> WRITTEN TASKS:
1. According to the passage on Chelsea's Council, how many separate community meetings were held for the 2005 revision of the Master Plan?
2. Revise the passage on Chelsea's Council starting with "All candidates in" and going on through "the past year.", with "secretive" swapped out for "guarded".

1) The lack of transparency and accountability in decision-making.
All candidates in the last election promised more open government. So far, this Council has proven to be more secretive than its predecessor. It has put off promised public consultations on water, sewer, and the Master Plan for over a year. It has suspended the PPU planning exercise for central Chelsea. Without inclusive community input Council made major changes to the configuration of the Meredith Centre twice in the past year.

2) The absence of strategic planning.
2010 was to have been a revision year for Chelsea’s Master Plan, the blueprint that is supposed to guide development in the Municipality. The last revision, in 2005, featured 14 separate community meetings to decide Chelsea’s way forward. Though the Mayor promised public consultations on the Master Plan would be held in July of 2010, and then revised the date to November 2010, no meetings have taken place and none are planned. While facing some of the most important decisions in Chelsea’s history, Council continues to prefer to operate on an ad hoc basis.

3) The ignoring of the public input.
The Municipality formed Vision Chelsea and initially was a strong supporter of its objective to produce a citizen-led vision for the future of central Chelsea which would be used to develop the PPU (plan) for the Old Chelsea/Chelsea corridor. However, the vision of the citizens (low density, rural village feel) conflicted with Council’s vision (high density, urban infrastructure). To deal with this Council hired a consultant who produced a PPU which ignored the Vision Chelsea report and supported Council’s vision. Public push-back has led to the suspension of the PPU exercise just at a time when Chelsea desperately needs a proper plan for its central core. Members of Council have been talking publically about scrapping the PPU exercise and keeping the PAE system which has no planning rules.

4) An unclear agenda on water and sewer.

[Spatial questions tied to pictures]

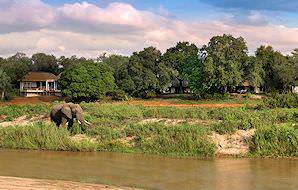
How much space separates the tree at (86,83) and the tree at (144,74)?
531cm

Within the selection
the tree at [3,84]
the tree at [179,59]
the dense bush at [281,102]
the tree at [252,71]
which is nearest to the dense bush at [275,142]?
the dense bush at [281,102]

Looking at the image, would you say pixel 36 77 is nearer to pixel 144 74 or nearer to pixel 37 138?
pixel 144 74

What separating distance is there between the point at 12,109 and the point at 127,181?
20996 mm

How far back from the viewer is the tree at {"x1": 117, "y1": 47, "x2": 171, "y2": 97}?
77000 mm

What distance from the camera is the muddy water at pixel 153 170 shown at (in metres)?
16.5

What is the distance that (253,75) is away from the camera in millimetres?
73188

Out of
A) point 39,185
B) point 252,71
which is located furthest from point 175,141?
point 252,71

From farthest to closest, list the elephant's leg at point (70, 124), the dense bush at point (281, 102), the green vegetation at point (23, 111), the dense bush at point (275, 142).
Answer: the dense bush at point (281, 102)
the green vegetation at point (23, 111)
the elephant's leg at point (70, 124)
the dense bush at point (275, 142)

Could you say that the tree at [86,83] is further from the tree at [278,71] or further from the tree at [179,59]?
the tree at [278,71]

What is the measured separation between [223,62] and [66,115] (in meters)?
46.7

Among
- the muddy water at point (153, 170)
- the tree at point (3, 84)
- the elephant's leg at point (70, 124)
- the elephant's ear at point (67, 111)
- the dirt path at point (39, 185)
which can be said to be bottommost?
the muddy water at point (153, 170)

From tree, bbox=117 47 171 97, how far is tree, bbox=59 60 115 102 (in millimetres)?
5306

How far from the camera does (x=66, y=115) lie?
2825 centimetres

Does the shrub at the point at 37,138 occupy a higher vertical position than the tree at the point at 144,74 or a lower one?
lower
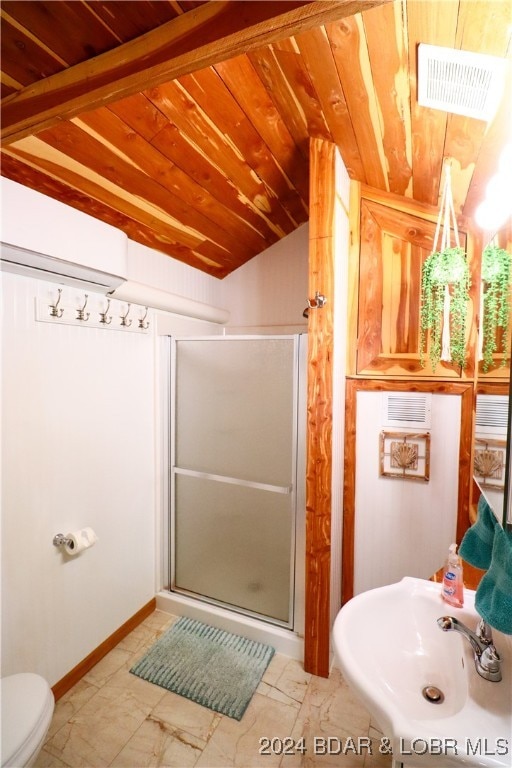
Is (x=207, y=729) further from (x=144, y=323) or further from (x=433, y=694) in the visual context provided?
(x=144, y=323)

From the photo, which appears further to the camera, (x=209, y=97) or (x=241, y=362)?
(x=241, y=362)

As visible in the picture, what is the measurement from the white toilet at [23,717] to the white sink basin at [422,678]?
1.02 metres

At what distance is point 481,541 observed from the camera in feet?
3.30

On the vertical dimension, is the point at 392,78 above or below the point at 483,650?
above

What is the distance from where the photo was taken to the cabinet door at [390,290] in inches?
73.6

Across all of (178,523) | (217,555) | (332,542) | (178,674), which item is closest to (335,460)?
(332,542)

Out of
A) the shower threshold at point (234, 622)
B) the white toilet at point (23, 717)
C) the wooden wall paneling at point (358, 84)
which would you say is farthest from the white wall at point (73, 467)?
the wooden wall paneling at point (358, 84)

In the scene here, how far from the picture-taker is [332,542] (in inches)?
71.1

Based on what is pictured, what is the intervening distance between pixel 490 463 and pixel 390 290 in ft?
3.66

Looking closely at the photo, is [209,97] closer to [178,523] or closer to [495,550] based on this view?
[495,550]

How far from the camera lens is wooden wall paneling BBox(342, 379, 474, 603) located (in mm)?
1794

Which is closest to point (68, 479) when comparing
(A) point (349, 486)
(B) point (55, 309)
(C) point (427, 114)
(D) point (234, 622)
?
(B) point (55, 309)

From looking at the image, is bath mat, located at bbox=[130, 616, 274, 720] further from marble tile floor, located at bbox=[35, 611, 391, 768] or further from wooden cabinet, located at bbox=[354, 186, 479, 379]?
wooden cabinet, located at bbox=[354, 186, 479, 379]

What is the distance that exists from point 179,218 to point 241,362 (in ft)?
2.89
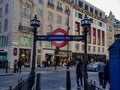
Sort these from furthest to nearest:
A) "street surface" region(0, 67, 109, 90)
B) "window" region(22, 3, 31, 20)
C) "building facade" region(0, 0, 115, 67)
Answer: "window" region(22, 3, 31, 20)
"building facade" region(0, 0, 115, 67)
"street surface" region(0, 67, 109, 90)

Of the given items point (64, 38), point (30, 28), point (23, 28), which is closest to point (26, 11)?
point (30, 28)

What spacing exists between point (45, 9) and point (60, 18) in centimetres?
608

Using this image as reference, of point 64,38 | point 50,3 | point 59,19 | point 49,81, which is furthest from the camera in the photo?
point 59,19

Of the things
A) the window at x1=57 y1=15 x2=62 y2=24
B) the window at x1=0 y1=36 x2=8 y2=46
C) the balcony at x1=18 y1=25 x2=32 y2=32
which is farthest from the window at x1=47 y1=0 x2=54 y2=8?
the window at x1=0 y1=36 x2=8 y2=46

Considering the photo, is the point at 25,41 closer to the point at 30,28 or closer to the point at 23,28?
the point at 23,28

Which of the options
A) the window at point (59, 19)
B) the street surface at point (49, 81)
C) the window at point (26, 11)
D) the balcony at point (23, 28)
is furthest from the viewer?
the window at point (59, 19)

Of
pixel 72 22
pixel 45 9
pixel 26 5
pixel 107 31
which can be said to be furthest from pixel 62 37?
pixel 107 31

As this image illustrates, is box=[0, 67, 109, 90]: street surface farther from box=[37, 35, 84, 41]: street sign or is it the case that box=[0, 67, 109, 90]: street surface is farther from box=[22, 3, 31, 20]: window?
box=[22, 3, 31, 20]: window

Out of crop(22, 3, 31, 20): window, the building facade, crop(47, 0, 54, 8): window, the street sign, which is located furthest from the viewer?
crop(47, 0, 54, 8): window

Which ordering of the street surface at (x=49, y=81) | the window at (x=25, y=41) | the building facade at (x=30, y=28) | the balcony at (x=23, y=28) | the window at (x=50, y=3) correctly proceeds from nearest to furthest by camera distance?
1. the street surface at (x=49, y=81)
2. the building facade at (x=30, y=28)
3. the balcony at (x=23, y=28)
4. the window at (x=25, y=41)
5. the window at (x=50, y=3)

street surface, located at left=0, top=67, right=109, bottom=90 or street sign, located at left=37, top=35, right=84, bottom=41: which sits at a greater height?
street sign, located at left=37, top=35, right=84, bottom=41

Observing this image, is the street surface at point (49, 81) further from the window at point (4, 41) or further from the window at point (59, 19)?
the window at point (59, 19)

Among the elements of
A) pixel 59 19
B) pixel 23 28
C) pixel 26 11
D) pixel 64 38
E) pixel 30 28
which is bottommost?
pixel 64 38

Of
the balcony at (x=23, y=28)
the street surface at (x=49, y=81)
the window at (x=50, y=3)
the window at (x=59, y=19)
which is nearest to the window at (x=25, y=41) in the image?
the balcony at (x=23, y=28)
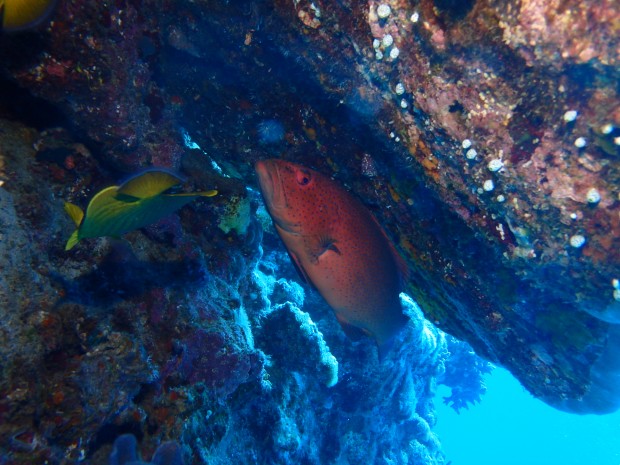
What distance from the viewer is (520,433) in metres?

> WRITTEN ANSWERS:
1. 14 separate community meetings.

2.
All candidates in the last election promised more open government. So far, this Council has proven to be more guarded than its predecessor. It has put off promised public consultations on water, sewer, and the Master Plan for over a year. It has suspended the PPU planning exercise for central Chelsea. Without inclusive community input Council made major changes to the configuration of the Meredith Centre twice in the past year.